Il conduttore della fortunata trasmissione di Rete 4 “Fuori dal coro” nel libro denuncia come “nuovi predoni” stiano “rubando il nostro Paese” e lo fa da giornalista d’inchiesta attraverso i dati raccolti girando l’Italia. Si scopre così che ogni 48 ore una nostra azienda passa in mani straniere, le mafie estere colpiscono 6 volte al giorno, 250 cibi italiani sono a rischio, va all’estero 1 italiano ogni 5 minuti. Alcuni casi finiscono sui giornali e fanno discutere ma la maggior parte scivola via nel silenzio. Così nel silenzio non abbiamo soltanto perso tutto il made in Italy, i grandi marchi della moda, le aziende alimentari, i settori strategici (dalla chimica alla siderurgia), i servizi e le banche: abbiamo perso il meglio delle nostre piccole aziende, quei gioielli di creatività spesso nati nei sottoscala di provincia e diventati leader mondiali nel loro settore. Erano i nostri veri tesori. Ora non sono più nostri.
I nuovi proprietari stranieri non sono quasi mai dei padroni, piuttosto dei predoni. Prendi il marchio e scappa. Prendi i contratti e scappa. Il risultato? L’Italia non è più italiana. È ciò che Mario Giordano ci svela nel suo esplosivo libro inchiesta: ha girato la Penisola strada per strada, ha visitato borghi e paesi, è entrato nelle fabbriche e ha scoperto che i predoni stranieri non hanno conquistato solo la nostra economia: hanno conquistato l’intero nostro Paese.
Dal castello piemontese del 1200 comprato dalla setta americana della felicità al palazzo della Zecca gestito dai cinesi, dall’isola di Venezia in mano ai turchi ai vigneti della Toscana acquistati dalla multinazionale belga delle piattaforme petrolifere, passando per supermercati, botteghe storiche, alberghi di lusso, case, piazze, ospedali: l’Italia non è più italiana. Persino la mafia vincente, ormai, è straniera. Da Cosa Nostra a Cosa Loro: le cosche nigeriane, sconfitta la camorra dei casalesi a Castel Volturno, si sono estese da Torino alla Sicilia, dove potrebbero scatenare una nuova guerra per il controllo del territorio.

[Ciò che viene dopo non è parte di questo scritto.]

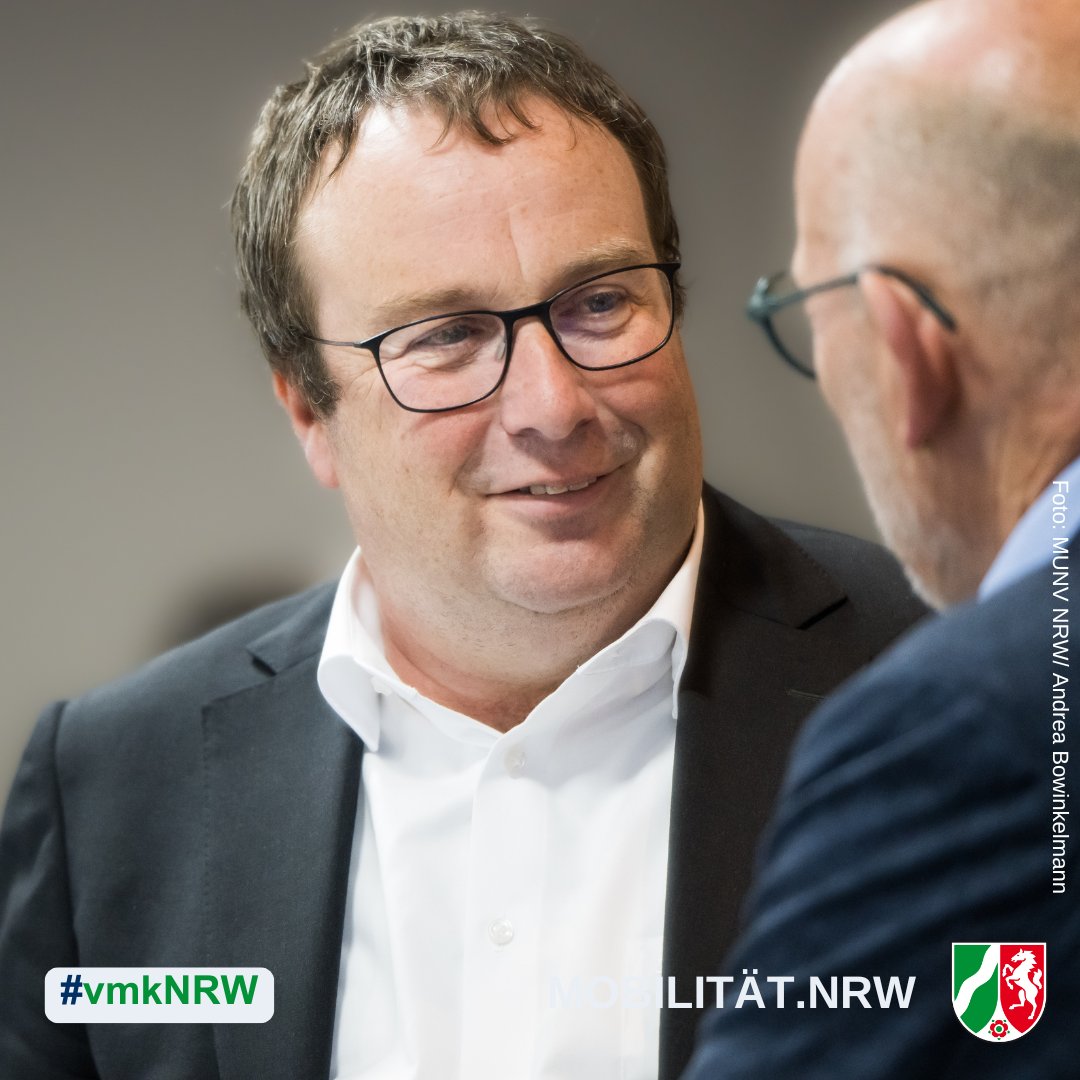 Minister <a href="/Oliver_Krischer/">Oliver Krischer</a> eröffnet die #Verkehrsministerkonferenz #vmkNRW in #Duisburg.
Auf der Agenda:
✅#Infrastrukturfonds einrichten
✅#Binnenschifffahrt stärken
✅#Schienenmaut bremsen
ℹ️  👉umwelt.nrw.de/themen/fachmin…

Intanto si afferma la Cupola cinese. Ormai non siamo nemmeno più padrini a casa nostra. Dilaga la cucina etnica, ma ci sono 250 cibi italiani a rischio (e nessuno li difende). Dilagano i termini inglesi, ma la nostra lingua rischia di scomparire (e i parlamentari sono i primi a dare alle leggi nomi stranieri). Persino gli insetti alieni minacciano il nostro Paese, come denuncia un rapporto allarmato dell’Ispra (anch’esso assai poco considerato). Soprattutto si stanno estinguendo gli italiani: sempre meno nascite, sempre più fughe all’estero. Una ogni 5 minuti.
Secondo l’opinione corrente l’apertura internazionale e gli scambi sono un bene a prescindere. Ma è sempre vero? Le decisioni strategiche sul nostro futuro, oggi, vengono prese in asettici uffici del North Carolina o di Shanghai, da persone che non hanno mai visto un’officina, che non hanno alcuna relazione con la nostra terra e la nostra storia. E questo è un pericolo per il nostro Paese, come hanno denunciato anche i servizi segreti, nella loro relazione al Parlamento italiano. Un grido di dolore rimasto, incredibilmente, inascoltato. E che tutti invece dovrebbero ascoltare per evitare di risvegliarci presto in un’Italia che non c’è più.